I recently stumbled onto the BiggerPockets Ultimate Beginner's Guide to Real Estate Investing, a free PDF on how to get started investing in real estate. It was a decent read, even for someone like me who's been in real estate a bit, but it mostly reinforced what I already knew -- I didn't learn a bunch. It also spent a lot of time on areas of real estate investing I'm not interested in, so I skipped those sections. That said, I thought I'd share it with you because the price was certainly right. It was FREE! :)
The book listed three "rules" of investing in real estate that I thought I'd share with you. Then in a later post, I'll share my "rules" (or at least how I evaluate a property). BTW, I don't use any of their rules. Not to say theirs are wrong and mine are right, just letting you know this upfront. I'll let you decide what you like and don't.
Here's their first rule:
The 2% rule states that your monthly rent should be approximately 2% of the purchase price.
Example, a $100k home should rent for $2,000 a month.
Of course, if monthly rent is more than 2%, I assume that's even better, right? :)
My monthly rents, once I get done remodeling all my units (the last one is almost done!), will be a bit above 1.8% of purchase price plus remodeling costs.
Personally, this rule would eliminate all the properties that I've purchased (which have great returns, by the way). They admit that it's very conservative and it should be used as a guide only. There's also a lot of debate in their forums that it's very unrealistic. I'll let you decide what you think.
The 50% rule simply states that 50% of your income will be spent on expenses -- not including the mortgage payment.
Personally, I HATE this rule. Why? I don't like to ESTIMATE expenses with a flat percentage. I prefer to do a pro forma for every property before I make an offer on it. Only then can I know if my properties are worth the investment.
That said, once all my properties are completed, it looks like my expenses will be 50% or so (maybe a bit more) of my income. But I don't have mortgages, as most of you know.
The 70% rule says that you should only pay 70% of what the after repair value is, less the repair costs.

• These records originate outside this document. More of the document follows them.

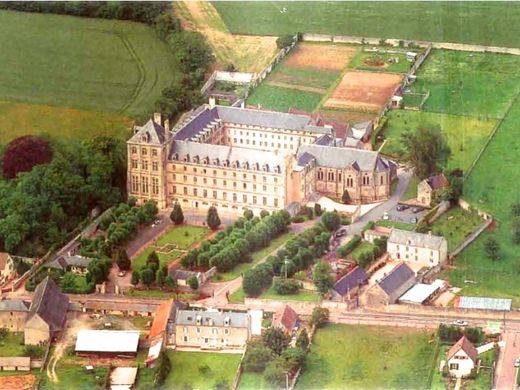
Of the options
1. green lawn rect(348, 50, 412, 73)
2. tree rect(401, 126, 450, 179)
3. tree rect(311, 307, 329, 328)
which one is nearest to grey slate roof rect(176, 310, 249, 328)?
tree rect(311, 307, 329, 328)

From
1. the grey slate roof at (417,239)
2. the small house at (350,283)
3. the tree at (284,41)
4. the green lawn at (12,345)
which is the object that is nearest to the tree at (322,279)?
the small house at (350,283)

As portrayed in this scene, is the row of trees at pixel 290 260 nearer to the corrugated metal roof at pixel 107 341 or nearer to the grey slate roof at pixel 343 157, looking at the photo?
the corrugated metal roof at pixel 107 341

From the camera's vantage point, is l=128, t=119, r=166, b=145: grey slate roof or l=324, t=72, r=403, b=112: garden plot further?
l=324, t=72, r=403, b=112: garden plot

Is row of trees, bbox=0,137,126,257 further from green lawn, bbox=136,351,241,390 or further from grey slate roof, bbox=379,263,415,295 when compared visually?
grey slate roof, bbox=379,263,415,295

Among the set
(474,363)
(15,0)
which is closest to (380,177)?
(474,363)

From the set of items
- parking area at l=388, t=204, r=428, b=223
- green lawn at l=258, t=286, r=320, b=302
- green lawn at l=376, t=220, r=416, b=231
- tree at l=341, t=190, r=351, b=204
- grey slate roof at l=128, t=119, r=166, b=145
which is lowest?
green lawn at l=258, t=286, r=320, b=302

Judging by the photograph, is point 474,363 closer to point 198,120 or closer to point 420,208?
point 420,208

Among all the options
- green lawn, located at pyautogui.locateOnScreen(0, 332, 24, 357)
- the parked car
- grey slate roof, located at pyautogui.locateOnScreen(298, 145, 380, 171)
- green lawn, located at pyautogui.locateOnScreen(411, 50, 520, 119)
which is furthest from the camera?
green lawn, located at pyautogui.locateOnScreen(411, 50, 520, 119)

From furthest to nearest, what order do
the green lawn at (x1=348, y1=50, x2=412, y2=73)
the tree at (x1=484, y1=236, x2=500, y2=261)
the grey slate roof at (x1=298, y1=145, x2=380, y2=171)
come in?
the green lawn at (x1=348, y1=50, x2=412, y2=73)
the grey slate roof at (x1=298, y1=145, x2=380, y2=171)
the tree at (x1=484, y1=236, x2=500, y2=261)
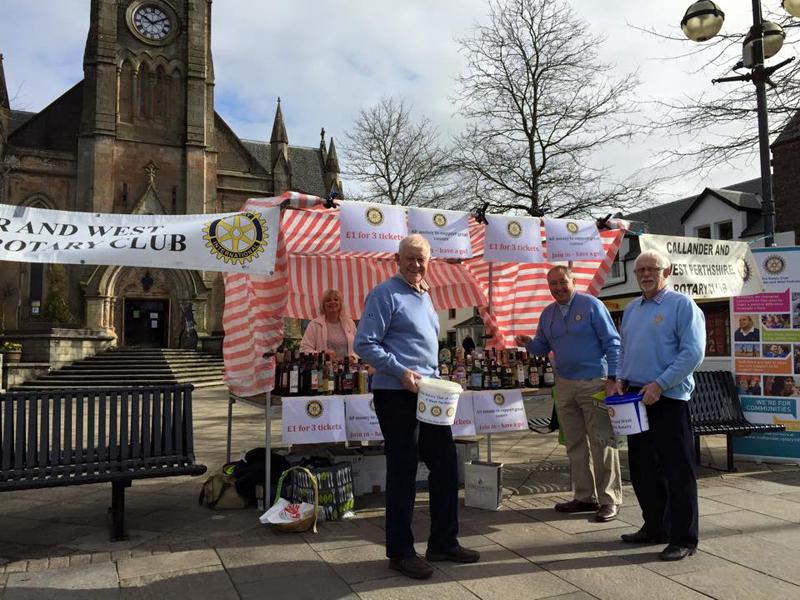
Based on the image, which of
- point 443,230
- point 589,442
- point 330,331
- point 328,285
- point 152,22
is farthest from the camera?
point 152,22

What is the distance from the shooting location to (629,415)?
13.8 ft

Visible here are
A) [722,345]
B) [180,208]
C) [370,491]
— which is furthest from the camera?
[180,208]

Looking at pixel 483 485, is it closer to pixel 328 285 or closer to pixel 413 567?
pixel 413 567

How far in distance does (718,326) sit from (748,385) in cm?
1639

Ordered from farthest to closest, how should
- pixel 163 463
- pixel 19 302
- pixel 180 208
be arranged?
pixel 180 208 → pixel 19 302 → pixel 163 463

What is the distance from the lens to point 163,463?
16.2 feet

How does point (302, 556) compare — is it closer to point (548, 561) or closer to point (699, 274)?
point (548, 561)

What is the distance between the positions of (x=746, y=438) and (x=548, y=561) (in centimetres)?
473

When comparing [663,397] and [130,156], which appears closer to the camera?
Result: [663,397]

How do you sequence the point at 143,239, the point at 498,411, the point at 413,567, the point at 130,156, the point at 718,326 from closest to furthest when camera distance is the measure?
1. the point at 413,567
2. the point at 143,239
3. the point at 498,411
4. the point at 718,326
5. the point at 130,156

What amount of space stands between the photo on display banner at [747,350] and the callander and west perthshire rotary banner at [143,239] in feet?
19.5

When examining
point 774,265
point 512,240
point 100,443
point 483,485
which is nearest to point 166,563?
point 100,443

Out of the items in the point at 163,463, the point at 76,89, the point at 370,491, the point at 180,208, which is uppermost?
the point at 76,89

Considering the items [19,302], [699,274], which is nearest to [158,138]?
[19,302]
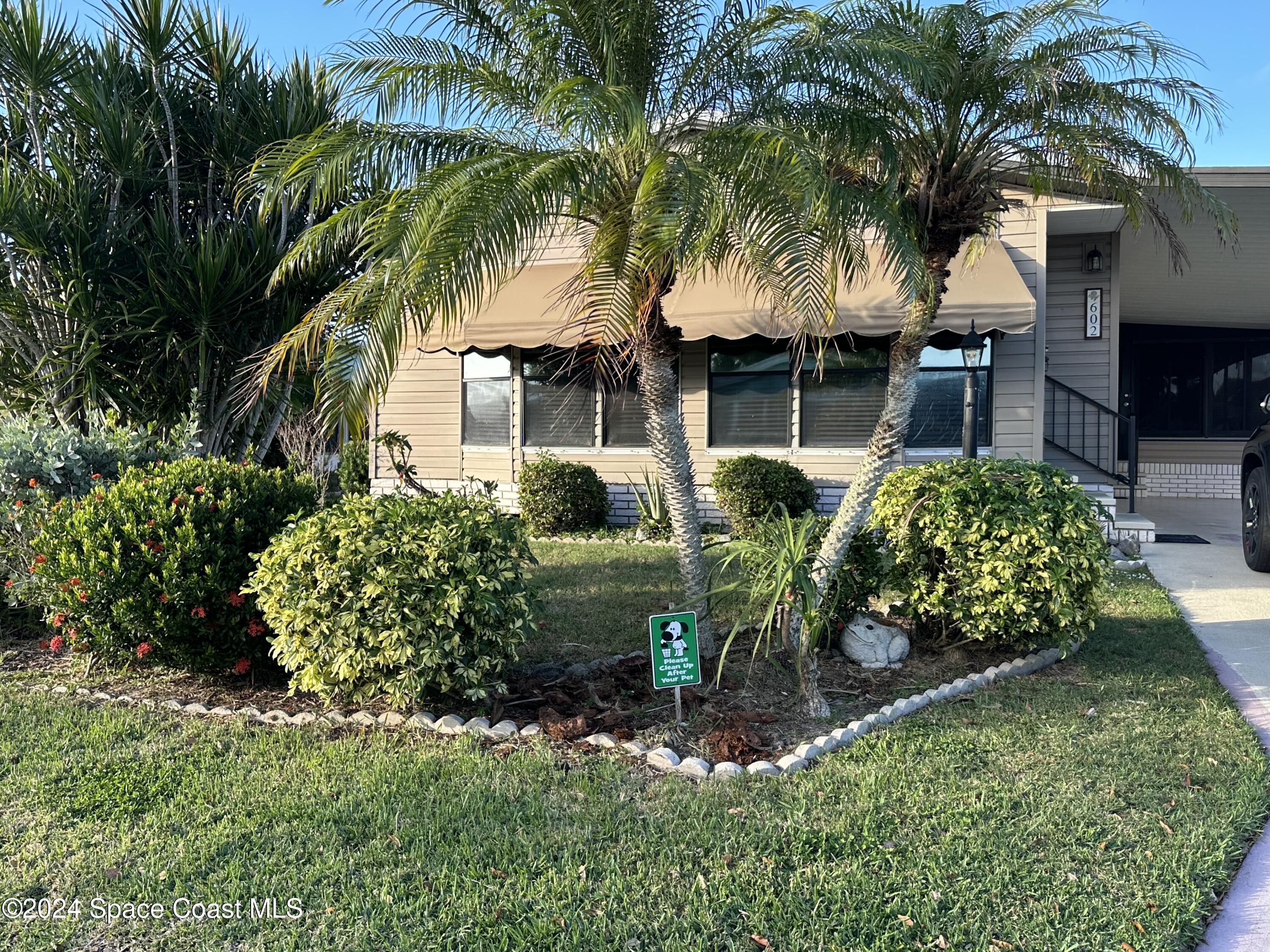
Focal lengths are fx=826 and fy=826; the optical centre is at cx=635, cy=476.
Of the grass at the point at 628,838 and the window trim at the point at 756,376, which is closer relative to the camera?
the grass at the point at 628,838

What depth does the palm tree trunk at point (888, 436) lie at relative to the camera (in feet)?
15.9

They use this example to explain the rule:
A home which, after being fixed up, should sell for approximately $200,000, needs approximately $35,000 worth of work. Using the 70% rule, a person should multiply $200,000 by 70% to get $140,000 - and then subtract the $35,000 in repairs. The most a person should pay for this property, therefore is $105,000.

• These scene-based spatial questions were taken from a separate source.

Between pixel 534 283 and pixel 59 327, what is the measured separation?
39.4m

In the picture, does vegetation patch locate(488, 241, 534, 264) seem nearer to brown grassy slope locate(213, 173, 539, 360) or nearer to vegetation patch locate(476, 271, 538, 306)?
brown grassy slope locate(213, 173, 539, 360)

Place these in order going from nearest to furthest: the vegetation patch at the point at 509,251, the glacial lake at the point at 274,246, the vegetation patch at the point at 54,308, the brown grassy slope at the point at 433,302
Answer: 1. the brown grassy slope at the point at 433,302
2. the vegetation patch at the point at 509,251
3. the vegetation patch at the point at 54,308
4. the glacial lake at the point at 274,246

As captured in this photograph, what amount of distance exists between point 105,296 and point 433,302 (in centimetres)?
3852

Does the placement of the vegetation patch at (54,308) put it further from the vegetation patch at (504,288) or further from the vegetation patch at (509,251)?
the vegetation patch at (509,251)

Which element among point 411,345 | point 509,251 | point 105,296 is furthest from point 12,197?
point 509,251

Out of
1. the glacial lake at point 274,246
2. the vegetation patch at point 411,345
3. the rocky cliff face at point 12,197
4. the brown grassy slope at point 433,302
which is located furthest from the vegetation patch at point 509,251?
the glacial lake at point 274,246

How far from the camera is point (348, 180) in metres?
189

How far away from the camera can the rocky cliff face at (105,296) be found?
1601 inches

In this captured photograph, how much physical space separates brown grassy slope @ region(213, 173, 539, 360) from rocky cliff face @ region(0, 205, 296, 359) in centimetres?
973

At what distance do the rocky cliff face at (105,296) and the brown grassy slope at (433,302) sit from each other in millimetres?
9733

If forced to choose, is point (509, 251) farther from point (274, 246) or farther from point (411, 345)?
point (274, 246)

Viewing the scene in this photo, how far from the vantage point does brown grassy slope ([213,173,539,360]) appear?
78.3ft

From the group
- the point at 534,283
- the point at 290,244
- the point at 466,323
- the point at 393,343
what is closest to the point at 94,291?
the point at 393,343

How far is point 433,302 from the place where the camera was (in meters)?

They note that this rule is used by flippers, so no wonder it seems strange to me. I'm not a flipper. Though who knows, maybe one day I will be. :)

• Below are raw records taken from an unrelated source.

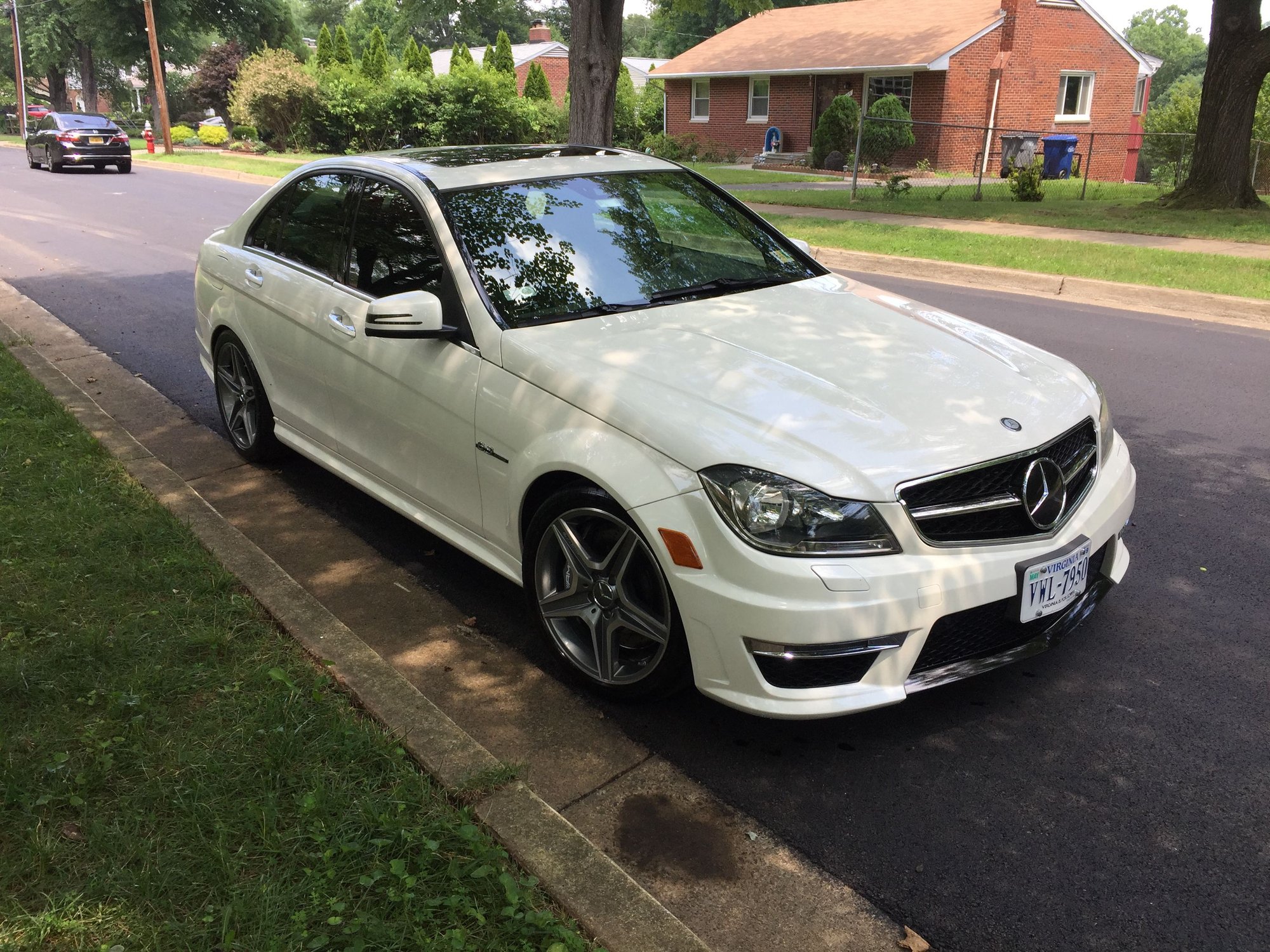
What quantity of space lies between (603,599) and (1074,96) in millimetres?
36945

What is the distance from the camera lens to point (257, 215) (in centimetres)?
549

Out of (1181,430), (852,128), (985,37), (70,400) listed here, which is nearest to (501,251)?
(70,400)

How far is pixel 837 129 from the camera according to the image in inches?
1217

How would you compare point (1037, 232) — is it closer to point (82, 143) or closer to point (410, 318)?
point (410, 318)

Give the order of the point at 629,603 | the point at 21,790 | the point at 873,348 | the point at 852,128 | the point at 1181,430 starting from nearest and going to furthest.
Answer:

The BiggerPockets people end their rules section by noting that these are just rules of thumb designed to give a potential buyer an idea of whether or not a property is worth looking at a bit deeper. I think that's fair. I have my own rules which I use to give me a sense of whether or not a property is at least in the ballpark of what I'm looking for. Those rules help sort out the vast majority of houses on the market, allowing me to focus on the ones that could be winners.
So, what are your thoughts on the rules above?